March madness…

For several months, I had been editing a new edition of a textbook (Atlas of the Canine Brain, ISBN 978-0-916182-17-5). This book was first published in Russian in 1959, then translated and published in English in 1964. Although the English book was for sale, the publishing company (NPP Books) had only a limited number of copies left. So, a Print-On-Demand (POD) version of the book was needed. Of course, in 1964 there were no personal computers. (Even in the early '70's, I was still using punched cards.) The book was written by typewritten on 8.5" by 11" paper, but the original manuscript, which also included the figures, was lost. Fortunately, the text and figures were recovered from the Russian and English books using a scanner and optical character recognition (OCR). Call me old fashioned, but it still seems quite remarkable that the technology exists to recover text from old books.

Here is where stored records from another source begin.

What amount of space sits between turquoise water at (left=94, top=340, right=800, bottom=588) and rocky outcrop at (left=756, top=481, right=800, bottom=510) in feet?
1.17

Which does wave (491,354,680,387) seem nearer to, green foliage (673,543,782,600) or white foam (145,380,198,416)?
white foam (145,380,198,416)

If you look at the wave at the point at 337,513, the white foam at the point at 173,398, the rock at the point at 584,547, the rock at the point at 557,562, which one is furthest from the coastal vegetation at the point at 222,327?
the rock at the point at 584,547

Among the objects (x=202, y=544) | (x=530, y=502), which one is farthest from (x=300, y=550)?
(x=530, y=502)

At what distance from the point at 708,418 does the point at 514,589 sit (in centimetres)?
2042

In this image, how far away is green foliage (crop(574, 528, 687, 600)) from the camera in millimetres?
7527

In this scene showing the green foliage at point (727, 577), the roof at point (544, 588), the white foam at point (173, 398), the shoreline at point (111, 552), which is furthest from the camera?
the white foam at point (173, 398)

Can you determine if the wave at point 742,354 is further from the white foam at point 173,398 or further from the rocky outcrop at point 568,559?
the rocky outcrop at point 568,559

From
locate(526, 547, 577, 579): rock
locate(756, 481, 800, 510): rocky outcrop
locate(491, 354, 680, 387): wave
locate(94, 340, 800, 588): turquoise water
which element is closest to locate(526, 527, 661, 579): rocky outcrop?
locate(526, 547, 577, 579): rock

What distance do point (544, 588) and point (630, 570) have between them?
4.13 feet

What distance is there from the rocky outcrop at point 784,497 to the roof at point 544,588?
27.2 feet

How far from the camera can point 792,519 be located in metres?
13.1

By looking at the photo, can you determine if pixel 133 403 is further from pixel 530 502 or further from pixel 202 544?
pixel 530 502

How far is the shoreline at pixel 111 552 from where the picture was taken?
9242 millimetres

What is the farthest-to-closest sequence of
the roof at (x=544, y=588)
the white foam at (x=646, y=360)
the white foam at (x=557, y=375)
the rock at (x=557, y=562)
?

However, despite the help of these technologies, the results were far from having the text in a document markup language (LATEX), which is used to produce a typeset quality PDF file of the book. Current OCR technologies do not produce 100% accurate results, do not generally work well when text is underlined, is super- and subscripted, has language-dependent character accents, or text that is formatted in tables.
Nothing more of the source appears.